What is being asked: Each entry is to be retyped exactly as it appears, and each image is to be dropped.

Given information:
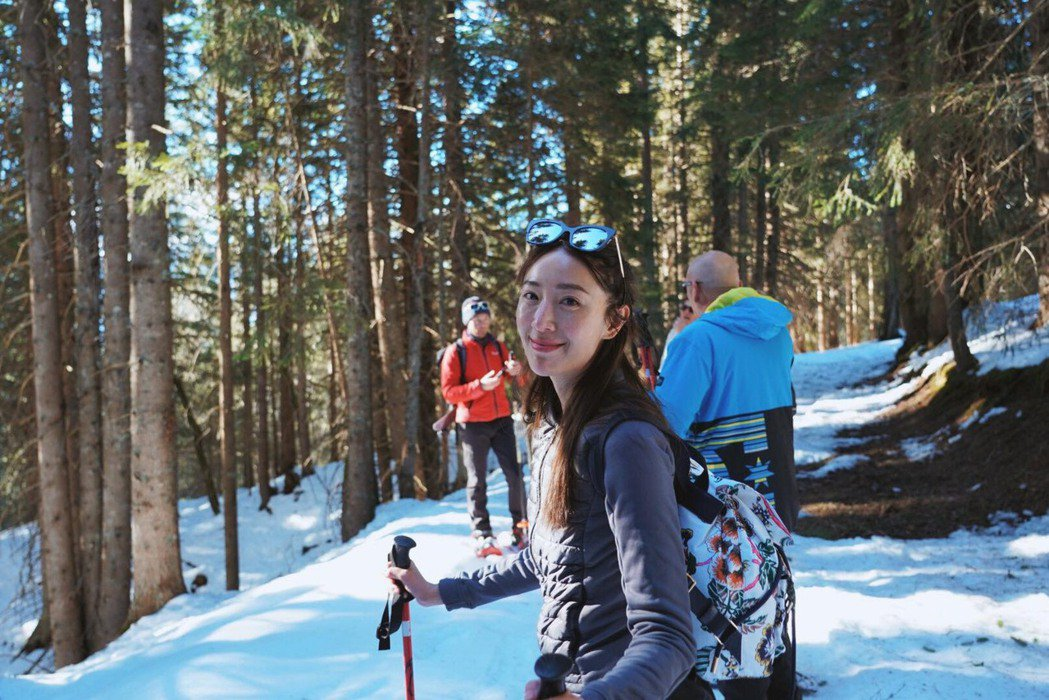 隋棠到阿爾卑斯山滑雪。圖/摘自臉書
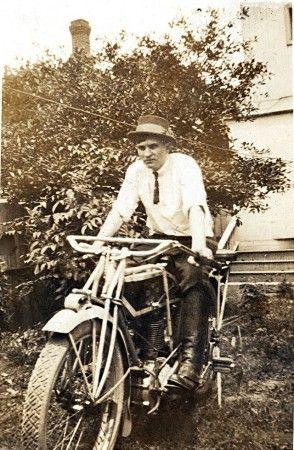 b2ap3_thumbnail_Excelsior_Motorcycle_1914-294x450.jpg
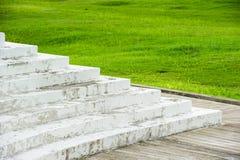 Weiße Treppe vor Rasenfläche Stockbild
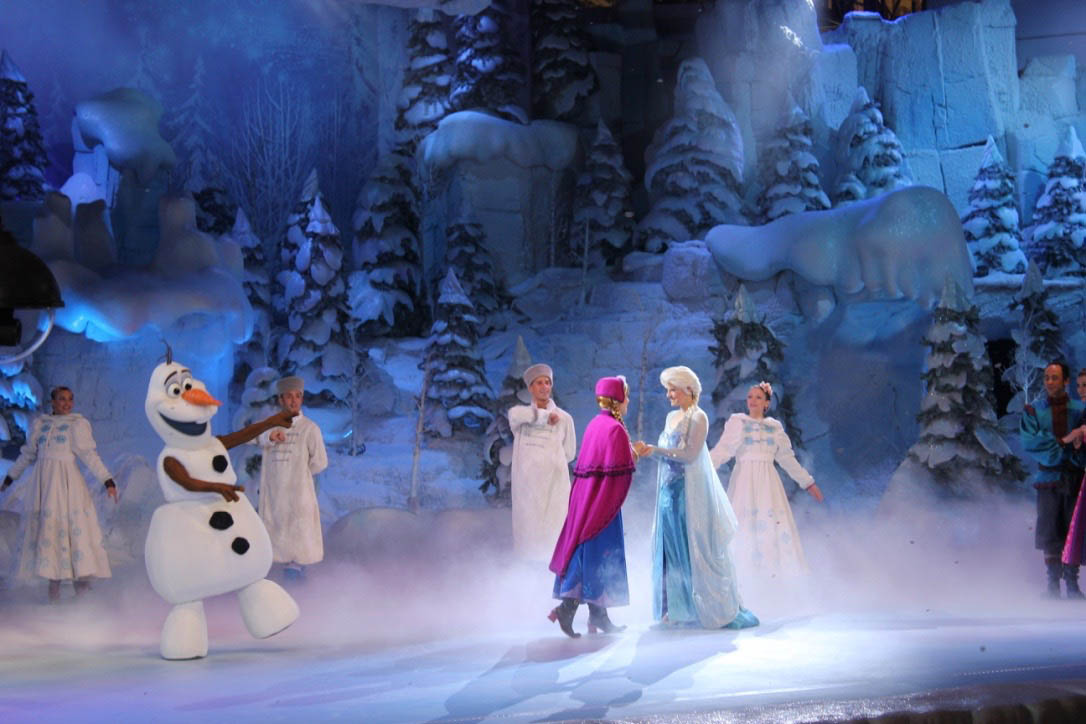 Frozen Singalong at Disneyland Paris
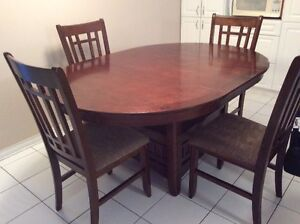 Table and 4 chairs/chaises EXCELLENT CONDITION! Gatineau Ottawa / Gatineau Area image 2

Result of this exercise:
 隋棠到阿爾卑斯山滑雪。圖/摘自臉書
 b2ap3_thumbnail_Excelsior_Motorcycle_1914-294x450.jpg
 Weiße Treppe vor Rasenfläche Stockbild
 Frozen Singalong at Disneyland Paris
 Table and 4 chairs/chaises EXCELLENT CONDITION! Gatineau Ottawa / Gatineau Area image 2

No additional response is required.